I’ve had all sorts of tries to get all sorts of landscapes on paper and they go back a few years. I’m aiming for a new approach now. They will probably the same images as I’ve used in the past as I attempt to do the scenes some sort of justice. I work from my own photographs ( occasionally borrowing from my friend and fellow walker: Robin, but I don’t want to encourage him as he is prone to speaking ‘art bollox’ about his creations in the middle of a walk )
Where to start? My grandsons from the States visited recently, and when I persuaded them that some drawing might be in order they took to it enthusiastically. The peace and quiet as they organised themselves in front of the paper was brilliant to see, and not hear. How did they draw? Well it took them a nano second to decide and in they went, starting wherever they liked. No inhibitions and no faffing about with rough versions.

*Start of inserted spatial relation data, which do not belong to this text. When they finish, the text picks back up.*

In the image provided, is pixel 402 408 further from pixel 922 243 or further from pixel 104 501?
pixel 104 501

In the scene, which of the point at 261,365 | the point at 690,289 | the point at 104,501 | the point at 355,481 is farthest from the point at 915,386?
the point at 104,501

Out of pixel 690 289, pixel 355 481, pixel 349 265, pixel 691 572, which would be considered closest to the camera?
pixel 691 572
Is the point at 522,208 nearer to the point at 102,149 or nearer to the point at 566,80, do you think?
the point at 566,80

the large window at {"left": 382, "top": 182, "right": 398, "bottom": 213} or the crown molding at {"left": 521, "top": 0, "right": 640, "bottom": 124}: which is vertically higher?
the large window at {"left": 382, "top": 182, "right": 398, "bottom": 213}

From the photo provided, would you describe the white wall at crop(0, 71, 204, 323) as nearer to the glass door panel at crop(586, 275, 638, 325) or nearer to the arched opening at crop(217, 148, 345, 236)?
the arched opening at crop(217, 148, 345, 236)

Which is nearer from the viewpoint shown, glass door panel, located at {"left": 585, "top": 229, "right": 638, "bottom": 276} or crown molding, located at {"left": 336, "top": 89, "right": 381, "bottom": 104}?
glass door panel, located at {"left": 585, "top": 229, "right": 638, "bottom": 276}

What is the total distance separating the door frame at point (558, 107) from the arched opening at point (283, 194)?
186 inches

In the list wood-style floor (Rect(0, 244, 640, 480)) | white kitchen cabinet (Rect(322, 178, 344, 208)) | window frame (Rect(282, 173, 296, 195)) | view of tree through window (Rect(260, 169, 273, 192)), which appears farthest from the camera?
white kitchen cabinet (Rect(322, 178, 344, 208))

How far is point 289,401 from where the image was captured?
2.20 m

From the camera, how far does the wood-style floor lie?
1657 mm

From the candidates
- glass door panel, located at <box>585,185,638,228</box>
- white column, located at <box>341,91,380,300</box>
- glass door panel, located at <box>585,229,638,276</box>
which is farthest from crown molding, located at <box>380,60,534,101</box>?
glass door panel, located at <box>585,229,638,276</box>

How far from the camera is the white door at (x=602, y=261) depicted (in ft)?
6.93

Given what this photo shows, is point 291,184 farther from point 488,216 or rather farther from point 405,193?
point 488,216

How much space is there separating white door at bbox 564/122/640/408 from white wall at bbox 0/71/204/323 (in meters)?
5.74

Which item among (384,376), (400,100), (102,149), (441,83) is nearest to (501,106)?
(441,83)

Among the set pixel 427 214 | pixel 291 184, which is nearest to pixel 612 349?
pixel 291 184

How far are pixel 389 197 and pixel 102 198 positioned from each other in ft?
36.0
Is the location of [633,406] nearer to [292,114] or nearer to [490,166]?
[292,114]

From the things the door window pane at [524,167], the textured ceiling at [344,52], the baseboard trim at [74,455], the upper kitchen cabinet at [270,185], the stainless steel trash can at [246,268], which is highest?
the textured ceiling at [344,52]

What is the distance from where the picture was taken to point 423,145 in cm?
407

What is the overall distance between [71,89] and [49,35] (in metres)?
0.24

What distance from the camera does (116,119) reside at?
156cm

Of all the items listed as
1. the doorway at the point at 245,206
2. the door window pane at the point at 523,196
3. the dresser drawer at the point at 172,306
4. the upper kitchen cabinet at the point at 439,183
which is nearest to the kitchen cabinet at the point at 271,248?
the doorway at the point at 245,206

I like to think that for these new landscapes I might do the same thing. The only factor delaying the boys was choice of colour, and again that took a nano second to know what they wanted and a few seconds to find the colour required.
What they produced was fresh and alive,I can only hope that my results will be similar in feel.
For the most part the images that I’ll be drawing are in the Gloucestershire area, some from recent photographs, others from quite a while ago that I think have met the test of time. To get started is not quite what the boys do. I like to have the images lying around or on my notice board. As a devout sheddist there are likely to be a few of those: sheds
The drawings done so far from these photos have been done in Indian ink and then coloured with chalk pastels. They are essentially line drawings. For this new edition I’m going to try and do the whole lot in pastels, and perhaps pencil here and there. I’m looking to give then a little more atmosphere. In addition, I’m going to work big.
After producing the line drawings last year and earlier this, I tried an experiment to get colour on them. I had large prints done, and then coloured the prints. So in effect I’d done most of the drawing and only needed to apply the colour. Some worked, I think, others did not. In an effort to get more space on some of the images I resorted to glueing bits together. Fun, messy, and in the end it really did not work as you can always see the join!
I suppose that I could disguise and mend it in photoshop but did not want to do that, the idea is to produce a pure image without any digital faffing.
I’ve tried digital faffing in the past and to be honest, it seems to suck the life out of an image to me.
So the first part of my new plan is to go through the images that I want to do again. The will help me get into the ‘zone’, so to speak. The ‘zone’ being the will do go ahead and have a go at these new images. Being free to choose these days exactly what I draw and when it’s important to get into the right frame of mind. No deadlines can mean putting off and then putting off again any sort of start time, and writing this is a start as I’m at least on here, committing to making a start.
This was originally a black and white drawing and the colour was added digitally, at the time I thought it was ok but now have second thoughts. It’s on the east coast of Scotland.
The one below is a more recent line drawing, made into a print and then the colour added in chalk pastel. Its one of the more successful of my recent ideas, but I’m hoping to build on this and re-do the image in a large drawing all in pastel. We’ll see.
Incidentally this is on the edge of Tideswell in Derbyshire, lovely spot, great atmospheric light.
This one is the original ink drawing simply with colour added. No joining and faffing but the heavy black lines are just a little too much, so may give this shed another go, without the ink.
Lots to do.
Where to start? I’ll take my lead from the grandsons and just get stuck in. No faffing!
The boy’s drawings, I think they are both the same subject: dinosaurs. Just brilliant.